═════ Selected excerpt ═════
Maria Von Trapp and family in 1965 gather for reunion at family-owned hotel in 1965.
Maria Von Trapp and family in 1965 gather for reunion at family-owned hotel in 1965.(Ted Russell//Time Life Pictures/Getty Images)

As Carrie Underwood and Stephen Moyer prepare to star in a live broadcast of The Sound of Music tonight (NBC at 8 p.m. ET), we’re saluting the lasting legacy of the von Trapp family.

So where is the famous clan today?

Courtesy of Trapp Family Lodge
Trapp Family Lodge in Vermont. (Courtesy of Trapp Family Lodge)

After fleeing Austria in 1938, the family bought a farm amid the mountains of Stowe, Vermont in 1942. By 1950 they had opened the Trapp Family Lodge, a 27-room structure. It was gutted by fire in 1980 but replaced with a 96-room resort. Today it’s overseen by Maria and Georg’s tenth and youngest child, Johannes, now 74, and his son Sam, 41.

The big-screen version of The Sound of Music, starring Julie Andrews, was based on the real-life Maria’s 1949 book, The Story of the Trapp Family Singers, but there were a few alterations and omissions. Read ahead for a few surprising facts about the real family, according to the U.S. National Archives.

1. Maria came to the von Trapp family in 1926 as a tutor for one of the children who was recovering from scarlet fever, not as governess to all the kids.
═════ Exercise data ═════
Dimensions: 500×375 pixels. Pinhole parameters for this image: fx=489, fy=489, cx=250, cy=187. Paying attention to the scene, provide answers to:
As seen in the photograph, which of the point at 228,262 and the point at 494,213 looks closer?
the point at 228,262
═════
*Questions to answer*
A – Copy the von Trapp family article from "After fleeing Austria" to "son Sam, 41.".
B – Carry on the von Trapp family article from the point where it stops.

*Answers by item number*
A –
After fleeing Austria in 1938, the family bought a farm amid the mountains of Stowe, Vermont in 1942. By 1950 they had opened the Trapp Family Lodge, a 27-room structure. It was gutted by fire in 1980 but replaced with a 96-room resort. Today it’s overseen by Maria and Georg’s tenth and youngest child, Johannes, now 74, and his son Sam, 41.

B –
2. Maria and Georg married in 1927, 11 years before the family left Austria, not right before the Nazi takeover of Austria.

3. Maria and Georg von Trapp’s love story wasn’t quite as romantic as portrayed on the big screen. In her autobiography, she admitted that it was the children she fell in love with at first sight. “I really and truly was not in love. I liked him but didn’t love him. However, I loved the children, so in a way I really married the children.  . . . [B]y and by I learned to love him more than I have ever loved before or after.”

4. There were 10, not 7 von Trapp children.

5. The names, ages, and sexes of the children were changed.

6. The family was already musically inclined before Maria arrived, but she did teach them to sing madrigals.

7. Georg wasn’t as harsh and cold-blooded as he’s portrayed in the film. He was described as being a gentle, warmhearted parent who enjoyed musical activities with his family.

Alamy
(Alamy)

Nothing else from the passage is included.